The aromatic profile is well-characterised in essential-oil chemistry: limonene (~50–60%), α-terpineol, menthofuran, and small amounts of carvone produce the distinctive sweet, citrus-pine-mint scent (Manzano et al., *Industrial Crops and Products*, 2009; Young et al., *Journal of Essential Oil Research*, 2007). The wood's resin develops only after the tree dies naturally and the fallen wood cures for 3–10 years in the dry-forest litter — green-cut wood does not produce the characteristic smoke. In contemporary use the wood is burned as a smudge stick, used to make essential oils, or carried as small "chips." The ceremonial framing differs from white sage smudging in the modern New Age literature, which assigns palo santo a "bringing in" rather than "clearing out" function — this distinction does not appear in pre-Columbian source descriptions and is a modern Western elaboration. Aromatherapy effects (calming, mood-lifting) sit within the broader documented effects of limonene-rich essential oils.

History & Origins

*Bursera graveolens* is native to a Pacific dry-forest belt extending from northern Peru through Ecuador into Mexico and Central America. Pre-Columbian ceremonial use by Andean peoples is attested in 16th-century Spanish chronicles; the Castilian translation *palo santo* ("holy wood") was applied by Spanish missionaries adopting the local ritual material. The 2001 CITES Appendix III listing for *Bursera graveolens* in Peru is the most-cited regulatory marker; community-managed dry-forest reserves in Loja and Manabí provinces of Ecuador are the documented sustainable source areas, and United Plant Savers lists the species as a watch species. The modern Western consumer market dates to the 2000s and has driven much of the harvest-pressure debate. Robin Rose Bennett's *The Gift of Healing Herbs* (2014) covers the herbalist framing; the IUCN Red List entry for *Bursera graveolens* and the FAO's *Trees outside forests* programme documentation are the authoritative ecological references.

Practical Tips

Source from suppliers who name country of origin, certify the wood as naturally fallen with 3+ years of curing, and ideally publish a CITES export-permit number — Sacred Wood Essence and Ecuadorian Hands are widely cited reliable suppliers in the US/UK market.
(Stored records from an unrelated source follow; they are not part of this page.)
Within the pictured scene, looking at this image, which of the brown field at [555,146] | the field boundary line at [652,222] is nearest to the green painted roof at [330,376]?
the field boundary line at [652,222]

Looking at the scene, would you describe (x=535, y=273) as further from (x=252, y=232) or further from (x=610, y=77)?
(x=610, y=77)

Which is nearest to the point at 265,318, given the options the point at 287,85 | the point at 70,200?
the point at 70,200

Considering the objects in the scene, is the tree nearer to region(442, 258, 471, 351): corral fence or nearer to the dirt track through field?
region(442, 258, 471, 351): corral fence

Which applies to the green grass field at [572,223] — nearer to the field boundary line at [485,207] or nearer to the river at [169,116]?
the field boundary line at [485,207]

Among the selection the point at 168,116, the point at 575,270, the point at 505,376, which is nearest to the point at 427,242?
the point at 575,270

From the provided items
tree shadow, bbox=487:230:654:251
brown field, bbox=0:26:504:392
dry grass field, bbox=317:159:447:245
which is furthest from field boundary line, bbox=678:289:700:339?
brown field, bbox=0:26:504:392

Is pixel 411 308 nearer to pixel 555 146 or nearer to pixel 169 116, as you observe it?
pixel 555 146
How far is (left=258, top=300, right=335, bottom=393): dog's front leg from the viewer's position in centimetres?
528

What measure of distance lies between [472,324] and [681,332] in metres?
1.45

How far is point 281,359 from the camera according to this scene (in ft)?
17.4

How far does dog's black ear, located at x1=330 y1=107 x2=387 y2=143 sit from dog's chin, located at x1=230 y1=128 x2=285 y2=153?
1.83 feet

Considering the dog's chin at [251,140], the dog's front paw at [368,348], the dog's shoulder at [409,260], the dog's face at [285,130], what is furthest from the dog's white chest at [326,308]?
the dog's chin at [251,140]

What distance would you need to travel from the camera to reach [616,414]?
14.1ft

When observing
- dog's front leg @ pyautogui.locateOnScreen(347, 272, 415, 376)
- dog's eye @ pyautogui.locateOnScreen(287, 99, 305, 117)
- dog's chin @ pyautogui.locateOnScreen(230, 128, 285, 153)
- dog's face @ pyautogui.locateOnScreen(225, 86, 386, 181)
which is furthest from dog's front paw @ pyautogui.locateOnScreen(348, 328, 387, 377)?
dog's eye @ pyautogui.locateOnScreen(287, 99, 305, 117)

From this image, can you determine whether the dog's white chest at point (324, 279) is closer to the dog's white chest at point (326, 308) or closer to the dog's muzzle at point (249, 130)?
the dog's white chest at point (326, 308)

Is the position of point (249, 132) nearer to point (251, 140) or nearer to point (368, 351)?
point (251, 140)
To burn: hold a stick at a 45° angle, light until it flames, let burn for 30 seconds, then blow out — the smouldering wood produces fragrant smoke for about a minute before relighting. Use sparingly; one 10cm stick covers many sessions. Store in a dry place away from sunlight. The aromatherapy-general effects (calming, mood) are documented; specific spiritual claims rest on tradition and the practitioner's framework.